---------- Excerpted text

# 1944 MB Willys Jeep



## woljags (Mar 24, 2011)

I thought you might be interested in one of my larger projects that i sold recently














i'm also building a couple Vintage Daimlers if anyone is interested that i could put details of on here if anyone wanted to build a model of one

cheers bob


----------



## A4K (Mar 24, 2011)

Nice work Bob -how original is she?

Evan


----------



## woljags (Mar 24, 2011)

She was totally original apart from the paintwork and seat coverings,although in american markings the service plate showed she was ex RAF, i improved her over my 3 years of ownership and planed to repaint her in her original markings but an extention at home needed doing so we sold her along with a couple of my other running Daimlers


----------



## A4K (Mar 24, 2011)

Shame you had to sell, but a roof over the head takes priority.


----------



## woljags (Mar 24, 2011)

a few more pics with my wonderful solemate Chris posing in her camo


----------



## A4K (Mar 24, 2011)

Gotta love a woman in greens 

Really nice work with the Willys, looks fairly pristine in the pics.


----------



## T Bolt (Mar 24, 2011)

Very cool!! I love those old Willys. I came close to buying one a few years back, but didn't really have the space for it. Not in as good condition as yours though.


----------



## woljags (Mar 25, 2011)

these can be over restored,i've seen them with panel gaps as good as a modern car when they were thrown together for a purpose with panel beat marks, rough joints etc just painted over,this was fun and if you get a chance go and get one


----------



## Wayne Little (Mar 25, 2011)

Not bad at all, shame you had to part with it...


----------



## DerAdlerIstGelandet (Mar 25, 2011)

As a Jeep man, I really want to buy one of these one day.


----------



## Thorlifter (Mar 25, 2011)

I priced them a few months back and they can be quite expensive for one in as good of shape as this one. I saw them going for upwards of $16,000.


----------



## Glider (Mar 25, 2011)

Does anyone know what JEEP stood for?


----------



## DerAdlerIstGelandet (Mar 25, 2011)

There are several theories out about that. The most common is that it is just the way the GIs pronounced GP which stood for "General Purpose". Another theorie is that it evolved from the name GPW which is what Ford Called the vehicle. G is for Government, P is for its Wheelbase and W is for Willys-Overland.

--------------------

### [Written problem A]
Name every user who posted in the Willys Jeep forum thread, listing each username once.
The forum thread and the listing were taken from unrelated sources.

---------- Given entries

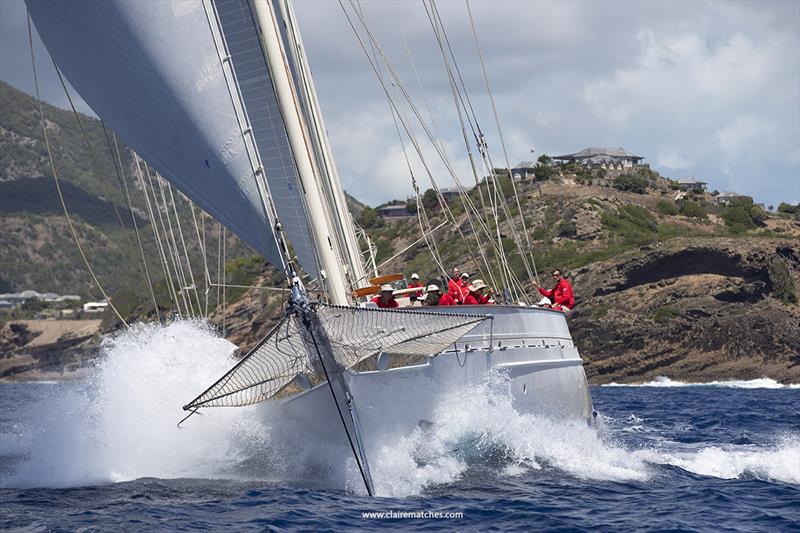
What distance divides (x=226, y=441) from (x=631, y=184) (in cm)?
7167

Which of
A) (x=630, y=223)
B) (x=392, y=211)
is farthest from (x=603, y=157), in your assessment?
(x=630, y=223)

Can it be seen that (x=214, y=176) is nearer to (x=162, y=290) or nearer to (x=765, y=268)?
(x=765, y=268)

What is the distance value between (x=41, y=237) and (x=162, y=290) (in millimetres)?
92125

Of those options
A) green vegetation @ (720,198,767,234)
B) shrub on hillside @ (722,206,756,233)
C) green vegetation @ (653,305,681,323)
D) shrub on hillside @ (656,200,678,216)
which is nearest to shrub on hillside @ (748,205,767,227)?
green vegetation @ (720,198,767,234)

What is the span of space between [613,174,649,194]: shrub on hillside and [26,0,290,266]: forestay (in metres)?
71.4

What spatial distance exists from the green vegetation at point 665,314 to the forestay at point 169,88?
151 ft

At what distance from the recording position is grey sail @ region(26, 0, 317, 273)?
14242mm

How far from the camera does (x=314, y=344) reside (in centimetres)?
1405

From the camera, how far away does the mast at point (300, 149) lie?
1545cm

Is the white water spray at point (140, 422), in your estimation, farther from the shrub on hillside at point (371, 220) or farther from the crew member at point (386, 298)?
the shrub on hillside at point (371, 220)

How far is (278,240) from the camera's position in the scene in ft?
48.1

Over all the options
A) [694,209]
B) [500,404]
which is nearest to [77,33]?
[500,404]

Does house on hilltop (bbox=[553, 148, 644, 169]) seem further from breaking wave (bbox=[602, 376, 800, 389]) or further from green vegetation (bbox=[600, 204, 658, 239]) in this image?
breaking wave (bbox=[602, 376, 800, 389])

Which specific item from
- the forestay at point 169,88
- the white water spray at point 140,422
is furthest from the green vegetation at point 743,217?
the forestay at point 169,88
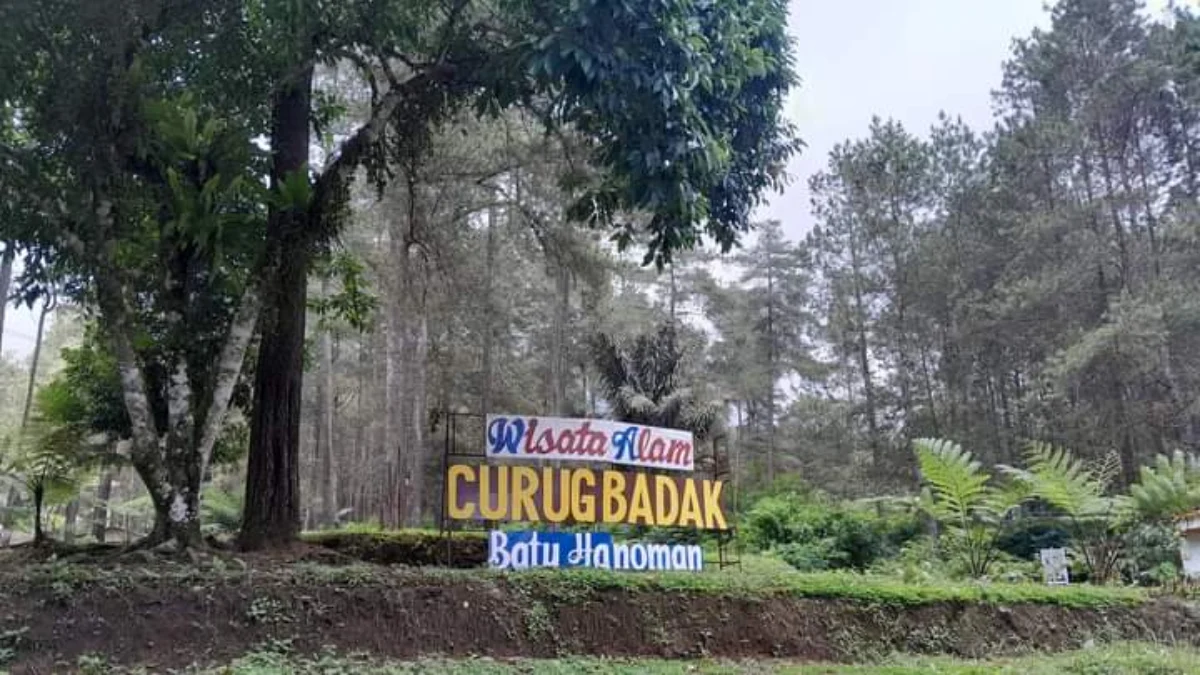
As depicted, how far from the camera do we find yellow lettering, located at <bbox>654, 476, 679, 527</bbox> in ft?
27.7

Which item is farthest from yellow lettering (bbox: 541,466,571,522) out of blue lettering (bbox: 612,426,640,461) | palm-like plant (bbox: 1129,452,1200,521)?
palm-like plant (bbox: 1129,452,1200,521)

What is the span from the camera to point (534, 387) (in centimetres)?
2402

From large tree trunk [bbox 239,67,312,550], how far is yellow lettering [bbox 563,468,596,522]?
2.42 metres

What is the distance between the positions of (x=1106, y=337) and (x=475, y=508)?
1439cm

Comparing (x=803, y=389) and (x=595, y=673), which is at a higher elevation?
(x=803, y=389)

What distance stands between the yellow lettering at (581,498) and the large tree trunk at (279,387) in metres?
2.42

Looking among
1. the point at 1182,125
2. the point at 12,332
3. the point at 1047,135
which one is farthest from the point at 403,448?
the point at 12,332

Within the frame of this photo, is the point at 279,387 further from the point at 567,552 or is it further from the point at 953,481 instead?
the point at 953,481

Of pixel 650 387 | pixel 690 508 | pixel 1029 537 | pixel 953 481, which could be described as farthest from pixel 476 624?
Result: pixel 1029 537

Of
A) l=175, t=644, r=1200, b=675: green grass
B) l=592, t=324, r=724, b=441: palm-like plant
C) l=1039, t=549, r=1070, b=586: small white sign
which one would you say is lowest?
l=175, t=644, r=1200, b=675: green grass

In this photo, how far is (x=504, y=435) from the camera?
25.6ft

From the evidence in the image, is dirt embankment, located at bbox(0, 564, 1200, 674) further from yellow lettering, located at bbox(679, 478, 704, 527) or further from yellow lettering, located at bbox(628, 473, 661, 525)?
yellow lettering, located at bbox(679, 478, 704, 527)

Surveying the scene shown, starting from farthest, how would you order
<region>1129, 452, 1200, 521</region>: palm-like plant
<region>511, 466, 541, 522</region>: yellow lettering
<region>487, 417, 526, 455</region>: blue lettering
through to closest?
1. <region>1129, 452, 1200, 521</region>: palm-like plant
2. <region>487, 417, 526, 455</region>: blue lettering
3. <region>511, 466, 541, 522</region>: yellow lettering

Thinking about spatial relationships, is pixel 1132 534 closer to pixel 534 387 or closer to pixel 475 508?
pixel 475 508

--------------------

### [Written problem B]
Please format everything in the listing from the line containing "Thinking about spatial" down to the end of the listing as a Markdown table with the columns No. and Line, one row per line, omitting blank lines.

### [Written reply A]
woljags, A4K, T Bolt, Wayne Little, DerAdlerIstGelandet, Thorlifter, Glider

### [Written reply B]
| No. | Line |
|---|---|
| 1 | Thinking about spatial relationships, is pixel 1132 534 closer to pixel 534 387 or closer to pixel 475 508? |
| 2 | pixel 475 508 |